→ Document text:

[start]

The Supreme Court seemed poised Wednesday to side with small fishing companies challenging decades-old precedent that instructs courts to give deference to agency interpretation of laws when the language is ambiguous, legal experts said.

The court’s conservatives — namely Justices Samuel Alito, Neil Gorsuch and Brett Kavanaugh — repeatedly took issue with the government’s inability to define just when the “ambiguity” that requires deference to an agency’s reading of a law kicks in. But the court’s liberal justices expressed concern that, without Chevron deference, judges would step into the role of policy making.

“The arguments definitely showed that we have a constitutionalist court here,” JCN President Carrie Severino told the Daily Caller News Foundation after oral arguments. “In my mind, the pretty clear majority sees the fundamental problems with the Chevron doctrine—with the fact that it violates the separation of powers, the Administrative Procedure Act. You could hear a lot of skepticism about the impact that’s had both on the courts and the way that the branches interact together, how it creates horrible incentives for Congress to fail to legislate and for the executive branch to try to take over that role.” (RELATED: Here’s How A Few Fishermen Could Deal A Massive Blow To The Administrative State)

The two cases before the justices Wednesday, Loper Bright Enterprises v. Raimondo and Relentless, Inc. v. Department of Commerce, ask them to overturn the 1984 decision that established Chevron deference, leading to agency readings of statutes frequently prevailing in court. In both cases, small fishing companies brought lawsuits against the National Oceanic and Atmospheric Administration (NOAA) to challenge a rule requiring them to shell out up to $700 a day to pay the salaries of federally-mandated on-board observers, which lower courts upheld on the basis of Chevron.

Solicitor General Elizabeth Prelogar told the justices that ambiguity in statutes arise when the court has “exhausted the tools of interpretation and has not found a single right answer.” Alito noted courts “never do that in cases that don’t involve an agency.”

Gorsuch pointed out a pattern of difficulty applying Chevron in the lower courts, noting a “dozen or more” circuit judges have written asking the Supreme Court to overturn the ruling.

In practice, Gorsuch said Chevron arguably gives the government a powerful advantage over the individual litigant, disadvantaging people like “the immigrant, the veteran seeking his benefits, the social security disability applicant, who have no power to influence agencies.”

“I didn’t see a case cited, perhaps I missed one, where Chevron wound up benefiting those kinds of peoples,” he said.

SCOTUS Loper Bright/Relentless Cases

SCOTUS Loper Bright/Relentless Cases (Credit: Cause of Action and New Civil Liberties Alliance )

“My concern is if we take away something like Chevron, the court will then suddenly become a policy maker by majority rule,” Justice Ketanji Brown Jackson said, contesting the point that the question of who pays for monitors on the boat is a legal question. “I see that as a policy question.”

[end]

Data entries
[start]

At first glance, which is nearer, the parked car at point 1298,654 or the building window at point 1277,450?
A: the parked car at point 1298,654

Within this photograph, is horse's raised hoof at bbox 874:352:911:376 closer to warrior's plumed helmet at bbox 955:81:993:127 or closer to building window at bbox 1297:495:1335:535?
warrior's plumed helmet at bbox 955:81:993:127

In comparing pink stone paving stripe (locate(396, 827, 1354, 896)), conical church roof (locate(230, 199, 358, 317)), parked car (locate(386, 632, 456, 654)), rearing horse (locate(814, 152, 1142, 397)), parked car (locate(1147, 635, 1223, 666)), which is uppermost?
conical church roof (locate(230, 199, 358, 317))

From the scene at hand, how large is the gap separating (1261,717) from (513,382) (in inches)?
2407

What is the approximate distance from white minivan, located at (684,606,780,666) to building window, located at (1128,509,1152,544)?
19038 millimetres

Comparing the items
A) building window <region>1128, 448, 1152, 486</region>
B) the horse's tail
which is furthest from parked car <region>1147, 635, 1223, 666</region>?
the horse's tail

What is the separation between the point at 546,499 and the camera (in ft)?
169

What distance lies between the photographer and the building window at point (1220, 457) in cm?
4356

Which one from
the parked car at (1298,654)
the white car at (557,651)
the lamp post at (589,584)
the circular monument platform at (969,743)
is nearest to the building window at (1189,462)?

[end]

→ What you have to do:
Transcribe everything in the Supreme Court article from "Gorsuch pointed out" down to "Liberties Alliance )".

→ Written solution:
Gorsuch pointed out a pattern of difficulty applying Chevron in the lower courts, noting a “dozen or more” circuit judges have written asking the Supreme Court to overturn the ruling.

In practice, Gorsuch said Chevron arguably gives the government a powerful advantage over the individual litigant, disadvantaging people like “the immigrant, the veteran seeking his benefits, the social security disability applicant, who have no power to influence agencies.”

“I didn’t see a case cited, perhaps I missed one, where Chevron wound up benefiting those kinds of peoples,” he said.

SCOTUS Loper Bright/Relentless Cases

SCOTUS Loper Bright/Relentless Cases (Credit: Cause of Action and New Civil Liberties Alliance )